Supplied entries:
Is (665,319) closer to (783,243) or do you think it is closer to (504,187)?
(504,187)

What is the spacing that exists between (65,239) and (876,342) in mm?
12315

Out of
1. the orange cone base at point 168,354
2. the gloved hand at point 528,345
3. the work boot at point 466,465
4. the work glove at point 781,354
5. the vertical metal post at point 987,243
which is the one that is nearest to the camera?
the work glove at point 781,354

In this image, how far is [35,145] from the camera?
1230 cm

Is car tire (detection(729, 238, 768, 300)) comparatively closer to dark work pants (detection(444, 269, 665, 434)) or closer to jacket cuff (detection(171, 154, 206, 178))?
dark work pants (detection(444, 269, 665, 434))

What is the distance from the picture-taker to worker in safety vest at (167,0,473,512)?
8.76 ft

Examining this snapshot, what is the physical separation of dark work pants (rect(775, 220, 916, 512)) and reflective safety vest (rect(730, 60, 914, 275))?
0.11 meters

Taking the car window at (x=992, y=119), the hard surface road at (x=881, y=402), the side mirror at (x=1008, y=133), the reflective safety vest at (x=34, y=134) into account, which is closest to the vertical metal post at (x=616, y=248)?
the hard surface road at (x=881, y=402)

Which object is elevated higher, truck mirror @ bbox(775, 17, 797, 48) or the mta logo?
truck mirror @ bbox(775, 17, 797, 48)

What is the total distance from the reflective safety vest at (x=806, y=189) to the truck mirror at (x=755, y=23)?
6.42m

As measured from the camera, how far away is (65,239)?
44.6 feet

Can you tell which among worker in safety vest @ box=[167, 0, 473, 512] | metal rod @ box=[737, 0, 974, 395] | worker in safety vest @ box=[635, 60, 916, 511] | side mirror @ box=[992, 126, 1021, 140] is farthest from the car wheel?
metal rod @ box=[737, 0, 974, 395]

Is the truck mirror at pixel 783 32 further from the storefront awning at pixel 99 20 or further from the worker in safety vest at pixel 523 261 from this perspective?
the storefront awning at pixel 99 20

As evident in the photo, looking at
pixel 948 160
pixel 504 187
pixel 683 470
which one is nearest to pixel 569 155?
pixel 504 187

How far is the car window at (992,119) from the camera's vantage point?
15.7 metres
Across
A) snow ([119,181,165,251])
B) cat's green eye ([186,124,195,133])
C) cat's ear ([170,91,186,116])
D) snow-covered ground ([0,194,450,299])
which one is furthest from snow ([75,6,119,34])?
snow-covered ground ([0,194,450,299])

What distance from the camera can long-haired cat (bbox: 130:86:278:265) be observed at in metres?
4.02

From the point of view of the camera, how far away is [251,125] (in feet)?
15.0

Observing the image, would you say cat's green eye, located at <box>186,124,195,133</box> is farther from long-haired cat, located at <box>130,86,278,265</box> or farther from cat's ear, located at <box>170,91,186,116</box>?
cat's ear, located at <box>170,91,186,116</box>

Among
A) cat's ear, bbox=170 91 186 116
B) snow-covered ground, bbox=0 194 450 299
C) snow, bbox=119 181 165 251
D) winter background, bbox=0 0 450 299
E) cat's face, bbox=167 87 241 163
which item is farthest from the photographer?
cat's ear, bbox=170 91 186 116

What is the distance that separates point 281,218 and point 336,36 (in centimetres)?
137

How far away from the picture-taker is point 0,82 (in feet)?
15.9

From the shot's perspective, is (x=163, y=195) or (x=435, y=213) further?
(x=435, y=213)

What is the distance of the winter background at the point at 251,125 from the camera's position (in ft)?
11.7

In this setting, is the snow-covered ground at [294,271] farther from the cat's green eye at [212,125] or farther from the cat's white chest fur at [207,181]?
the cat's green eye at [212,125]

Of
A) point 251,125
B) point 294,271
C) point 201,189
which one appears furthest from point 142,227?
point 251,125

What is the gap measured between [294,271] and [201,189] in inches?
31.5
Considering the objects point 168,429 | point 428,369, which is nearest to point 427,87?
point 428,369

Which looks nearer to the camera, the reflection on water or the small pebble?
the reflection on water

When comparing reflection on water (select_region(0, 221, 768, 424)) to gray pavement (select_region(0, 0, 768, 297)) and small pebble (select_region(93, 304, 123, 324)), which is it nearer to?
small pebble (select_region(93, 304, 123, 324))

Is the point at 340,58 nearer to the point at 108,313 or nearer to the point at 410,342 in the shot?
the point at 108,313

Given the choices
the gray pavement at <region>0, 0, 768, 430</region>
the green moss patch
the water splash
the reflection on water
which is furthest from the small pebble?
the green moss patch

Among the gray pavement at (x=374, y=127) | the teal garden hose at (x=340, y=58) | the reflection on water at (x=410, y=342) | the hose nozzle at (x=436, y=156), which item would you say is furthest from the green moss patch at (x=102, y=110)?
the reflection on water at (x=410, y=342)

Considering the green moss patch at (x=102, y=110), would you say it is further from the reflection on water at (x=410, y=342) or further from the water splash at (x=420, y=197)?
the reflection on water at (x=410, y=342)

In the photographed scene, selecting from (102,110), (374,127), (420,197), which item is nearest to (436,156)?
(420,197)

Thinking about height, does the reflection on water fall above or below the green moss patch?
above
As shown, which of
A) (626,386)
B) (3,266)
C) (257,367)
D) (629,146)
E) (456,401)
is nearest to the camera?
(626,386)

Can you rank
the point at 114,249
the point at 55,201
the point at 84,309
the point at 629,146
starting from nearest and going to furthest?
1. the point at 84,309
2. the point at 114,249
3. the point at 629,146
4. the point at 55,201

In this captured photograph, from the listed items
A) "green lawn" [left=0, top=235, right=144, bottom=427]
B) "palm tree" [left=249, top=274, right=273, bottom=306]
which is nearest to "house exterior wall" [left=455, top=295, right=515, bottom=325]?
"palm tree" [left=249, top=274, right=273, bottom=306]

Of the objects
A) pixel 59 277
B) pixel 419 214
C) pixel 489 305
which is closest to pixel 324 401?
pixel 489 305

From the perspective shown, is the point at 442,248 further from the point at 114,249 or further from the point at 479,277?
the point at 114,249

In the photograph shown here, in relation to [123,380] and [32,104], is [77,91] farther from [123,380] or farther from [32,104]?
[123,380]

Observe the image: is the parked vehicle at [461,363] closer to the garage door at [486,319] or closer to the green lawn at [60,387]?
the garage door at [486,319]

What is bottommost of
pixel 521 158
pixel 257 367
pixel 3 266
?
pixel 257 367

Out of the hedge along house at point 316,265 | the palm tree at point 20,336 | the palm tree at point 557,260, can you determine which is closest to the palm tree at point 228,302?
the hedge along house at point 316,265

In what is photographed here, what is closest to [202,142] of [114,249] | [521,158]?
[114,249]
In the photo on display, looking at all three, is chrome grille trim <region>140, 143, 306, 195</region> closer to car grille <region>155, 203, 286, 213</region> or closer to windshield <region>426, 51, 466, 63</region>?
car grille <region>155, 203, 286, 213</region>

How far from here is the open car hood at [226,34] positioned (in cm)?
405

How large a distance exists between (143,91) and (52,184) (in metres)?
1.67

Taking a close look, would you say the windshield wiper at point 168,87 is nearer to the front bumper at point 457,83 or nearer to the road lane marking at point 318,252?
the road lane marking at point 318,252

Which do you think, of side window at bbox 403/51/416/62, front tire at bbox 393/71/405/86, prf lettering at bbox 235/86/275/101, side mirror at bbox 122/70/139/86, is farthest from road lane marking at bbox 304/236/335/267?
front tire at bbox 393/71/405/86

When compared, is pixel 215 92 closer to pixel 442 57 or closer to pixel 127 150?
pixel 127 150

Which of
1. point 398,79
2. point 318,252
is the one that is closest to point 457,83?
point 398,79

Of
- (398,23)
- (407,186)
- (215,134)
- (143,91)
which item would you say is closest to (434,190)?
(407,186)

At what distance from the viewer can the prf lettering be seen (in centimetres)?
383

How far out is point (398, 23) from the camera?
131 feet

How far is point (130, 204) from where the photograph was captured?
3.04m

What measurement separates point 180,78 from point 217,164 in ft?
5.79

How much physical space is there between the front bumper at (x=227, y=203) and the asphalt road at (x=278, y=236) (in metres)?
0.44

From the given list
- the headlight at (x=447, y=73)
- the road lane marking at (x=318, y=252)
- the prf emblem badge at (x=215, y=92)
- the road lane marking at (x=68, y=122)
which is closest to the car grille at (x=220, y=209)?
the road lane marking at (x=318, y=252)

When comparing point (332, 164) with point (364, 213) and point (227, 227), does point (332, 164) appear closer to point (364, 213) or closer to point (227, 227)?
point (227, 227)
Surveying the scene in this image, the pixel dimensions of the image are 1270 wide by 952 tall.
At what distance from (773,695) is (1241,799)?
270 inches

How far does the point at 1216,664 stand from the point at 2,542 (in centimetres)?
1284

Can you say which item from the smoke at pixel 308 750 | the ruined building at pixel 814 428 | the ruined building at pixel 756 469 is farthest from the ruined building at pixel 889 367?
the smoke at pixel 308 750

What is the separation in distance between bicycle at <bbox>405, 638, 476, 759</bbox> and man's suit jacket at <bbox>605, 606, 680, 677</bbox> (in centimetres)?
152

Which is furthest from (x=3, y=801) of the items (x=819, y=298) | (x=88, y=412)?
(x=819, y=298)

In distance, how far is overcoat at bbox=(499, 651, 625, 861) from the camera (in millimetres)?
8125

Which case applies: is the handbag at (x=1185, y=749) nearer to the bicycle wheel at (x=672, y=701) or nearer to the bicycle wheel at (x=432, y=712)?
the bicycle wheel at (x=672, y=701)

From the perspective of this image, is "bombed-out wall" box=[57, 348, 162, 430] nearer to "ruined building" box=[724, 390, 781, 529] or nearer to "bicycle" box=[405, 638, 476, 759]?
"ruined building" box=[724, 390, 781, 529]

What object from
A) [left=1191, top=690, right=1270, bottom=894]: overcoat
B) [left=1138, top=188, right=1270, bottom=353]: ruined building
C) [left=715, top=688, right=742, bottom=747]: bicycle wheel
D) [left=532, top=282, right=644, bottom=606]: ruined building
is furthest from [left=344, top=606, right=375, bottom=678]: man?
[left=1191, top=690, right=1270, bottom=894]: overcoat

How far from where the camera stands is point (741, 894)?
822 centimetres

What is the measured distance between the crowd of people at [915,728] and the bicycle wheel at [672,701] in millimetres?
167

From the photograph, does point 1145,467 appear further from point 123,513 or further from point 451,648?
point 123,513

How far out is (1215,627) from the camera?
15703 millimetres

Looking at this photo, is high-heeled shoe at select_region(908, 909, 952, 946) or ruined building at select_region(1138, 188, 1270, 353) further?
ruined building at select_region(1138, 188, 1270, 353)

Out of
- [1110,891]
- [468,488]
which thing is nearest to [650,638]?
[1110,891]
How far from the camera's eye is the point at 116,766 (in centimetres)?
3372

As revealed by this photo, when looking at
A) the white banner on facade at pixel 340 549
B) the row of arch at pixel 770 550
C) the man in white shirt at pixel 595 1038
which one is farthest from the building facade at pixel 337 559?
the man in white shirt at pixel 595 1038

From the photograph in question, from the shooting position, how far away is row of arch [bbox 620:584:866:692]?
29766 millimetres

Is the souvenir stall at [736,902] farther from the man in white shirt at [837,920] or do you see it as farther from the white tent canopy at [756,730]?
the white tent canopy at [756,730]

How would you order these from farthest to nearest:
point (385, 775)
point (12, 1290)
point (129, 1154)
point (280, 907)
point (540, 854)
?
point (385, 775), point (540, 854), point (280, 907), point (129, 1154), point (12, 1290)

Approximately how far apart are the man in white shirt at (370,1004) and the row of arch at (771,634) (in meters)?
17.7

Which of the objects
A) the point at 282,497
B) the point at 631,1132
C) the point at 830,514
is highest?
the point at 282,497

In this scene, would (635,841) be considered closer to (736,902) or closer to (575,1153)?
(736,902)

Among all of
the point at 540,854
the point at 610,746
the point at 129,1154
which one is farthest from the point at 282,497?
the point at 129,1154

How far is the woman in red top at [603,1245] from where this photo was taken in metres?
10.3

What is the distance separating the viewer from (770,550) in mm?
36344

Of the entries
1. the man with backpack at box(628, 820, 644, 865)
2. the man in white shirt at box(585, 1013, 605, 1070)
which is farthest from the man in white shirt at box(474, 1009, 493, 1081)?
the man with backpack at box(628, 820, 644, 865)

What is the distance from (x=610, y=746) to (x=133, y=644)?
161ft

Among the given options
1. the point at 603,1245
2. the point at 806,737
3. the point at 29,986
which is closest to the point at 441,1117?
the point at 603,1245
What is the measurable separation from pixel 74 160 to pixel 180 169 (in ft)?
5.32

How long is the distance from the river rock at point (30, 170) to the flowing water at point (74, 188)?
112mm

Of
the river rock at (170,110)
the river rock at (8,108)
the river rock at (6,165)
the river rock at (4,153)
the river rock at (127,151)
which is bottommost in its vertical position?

Written request: Starting from the line with "Approximately how far" and ending with the final line of the data, quote every line exactly, both ends included.

Exercise solution:
Approximately how far apart are the man in white shirt at (370,1004) and the row of arch at (771,634) (in meters)?
17.7

Which of the objects
A) the point at 282,497
B) the point at 631,1132
C) the point at 830,514
is highest?
the point at 282,497

In this scene, would (635,841) be considered closer to (736,902) or closer to (575,1153)?
(736,902)

Among all of
the point at 540,854
the point at 610,746
the point at 129,1154
which one is farthest from the point at 282,497?
the point at 129,1154

How far is the woman in red top at [603,1245] from where this photo was taken in metres?
10.3

What is the distance separating the viewer from (770,550) in mm?
36344

Of the entries
1. the man with backpack at box(628, 820, 644, 865)
2. the man in white shirt at box(585, 1013, 605, 1070)
which is farthest from the man in white shirt at box(474, 1009, 493, 1081)?
the man with backpack at box(628, 820, 644, 865)

What is the distance from (x=610, y=746) to (x=133, y=644)?
161ft

Among the given options
1. the point at 603,1245
2. the point at 806,737
3. the point at 29,986
which is closest to the point at 441,1117?
the point at 603,1245
What is the measurable separation from pixel 74 160 to pixel 180 169 (in ft)?
5.32

How long is the distance from the river rock at point (30, 170) to the flowing water at point (74, 188)?
112mm

Of
the river rock at (170,110)
the river rock at (8,108)
the river rock at (6,165)
the river rock at (4,153)
the river rock at (127,151)
which is bottommost in its vertical position?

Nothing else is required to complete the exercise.